L’Italia nel mirino della Ue. Da risolvere le questioni relative ai rimborsi Iva e ambiente

Pubblicato il 27 settembre 2013 Il nostro Paese è stato raggiunto da una lettera di messa in mora, con cui si avverte dell’eventuale nuova procedura d’infrazione che potrebbe essere aperta a suo carico da parte della Commissione europea.

Si tratta di un primo passaggio con cui viene chiesto all’Italia di fare chiarezza sui ritardi della pubblica amministrazione nel rimborso dell'Iva spettante alle imprese.

Si ricorda che il rimborso dell’Iva alle imprese da parte della Pa è un obbligo introdotto da una direttiva comunitaria del 1980, ma il nostro Paese risulta ancora indietro con i tempi: ci vogliono in media dai due ai quattro anni per avere il dovuto e la Ue chiede, dunque, al Paese di adeguarsi velocemente ai criteri di rimborso dell’Iva adottati dagli altri Stati europei

Inoltre, la legge italiana sembrerebbe violare più di una disposizione della direttiva 2006/112/Ce, risultando inosservante anche del principio della cosiddetta “neutralità fiscale”; senza contare alcuni vincoli che la normativa interna impone per avere rimborsi celeri (entro tre mesi), come appunto quello che prevede l’apertura dell’attività da almeno cinque anni.
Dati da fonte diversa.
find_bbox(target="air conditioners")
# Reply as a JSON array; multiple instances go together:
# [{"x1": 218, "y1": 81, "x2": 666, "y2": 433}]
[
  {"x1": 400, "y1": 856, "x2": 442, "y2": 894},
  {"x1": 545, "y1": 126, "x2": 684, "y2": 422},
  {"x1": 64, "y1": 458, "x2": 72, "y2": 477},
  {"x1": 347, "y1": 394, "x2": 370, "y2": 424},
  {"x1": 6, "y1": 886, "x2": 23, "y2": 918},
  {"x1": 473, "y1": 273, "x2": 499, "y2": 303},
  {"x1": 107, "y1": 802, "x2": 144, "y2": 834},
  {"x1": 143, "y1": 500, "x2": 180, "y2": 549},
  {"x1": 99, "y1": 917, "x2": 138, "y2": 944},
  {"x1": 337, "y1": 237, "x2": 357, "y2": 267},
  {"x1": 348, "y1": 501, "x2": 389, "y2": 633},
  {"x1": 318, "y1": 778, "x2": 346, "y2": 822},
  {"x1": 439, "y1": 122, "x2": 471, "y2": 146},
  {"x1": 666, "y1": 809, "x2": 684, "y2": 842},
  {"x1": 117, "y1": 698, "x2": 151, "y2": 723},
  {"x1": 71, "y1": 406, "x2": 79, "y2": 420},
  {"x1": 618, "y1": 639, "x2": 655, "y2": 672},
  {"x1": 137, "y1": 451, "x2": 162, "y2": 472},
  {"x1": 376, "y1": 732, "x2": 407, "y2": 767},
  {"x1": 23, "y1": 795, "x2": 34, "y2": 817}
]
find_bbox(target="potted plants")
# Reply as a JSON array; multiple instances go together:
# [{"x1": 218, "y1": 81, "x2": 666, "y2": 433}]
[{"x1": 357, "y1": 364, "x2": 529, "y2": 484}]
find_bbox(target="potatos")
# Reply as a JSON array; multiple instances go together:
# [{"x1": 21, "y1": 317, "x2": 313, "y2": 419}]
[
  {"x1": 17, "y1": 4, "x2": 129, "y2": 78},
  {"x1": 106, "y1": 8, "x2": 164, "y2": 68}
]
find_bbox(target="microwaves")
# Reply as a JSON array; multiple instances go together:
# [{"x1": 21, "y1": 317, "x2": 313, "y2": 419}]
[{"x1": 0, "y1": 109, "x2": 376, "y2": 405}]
Ovviamente questa cosa appare agli occhi della Ue molto discriminante nei confronti delle start-up e merita di essere corretta al più presto. Di qui, l’intervento della Commissione europea che, al termine della fase preconteziosa, ha formalizzato l’infrazione mettendo in mora il nostro Governo.

E’ da ricordare che questo non è l’unico campo in cui il Paese deve provvedere: altre procedure d’infrazione sono state aperte tenendo conto del fatto che l'Italia non ha garantito che l'Ilva di Taranto rispettasse le norme ambientali europee in materia di inquinamento industriale.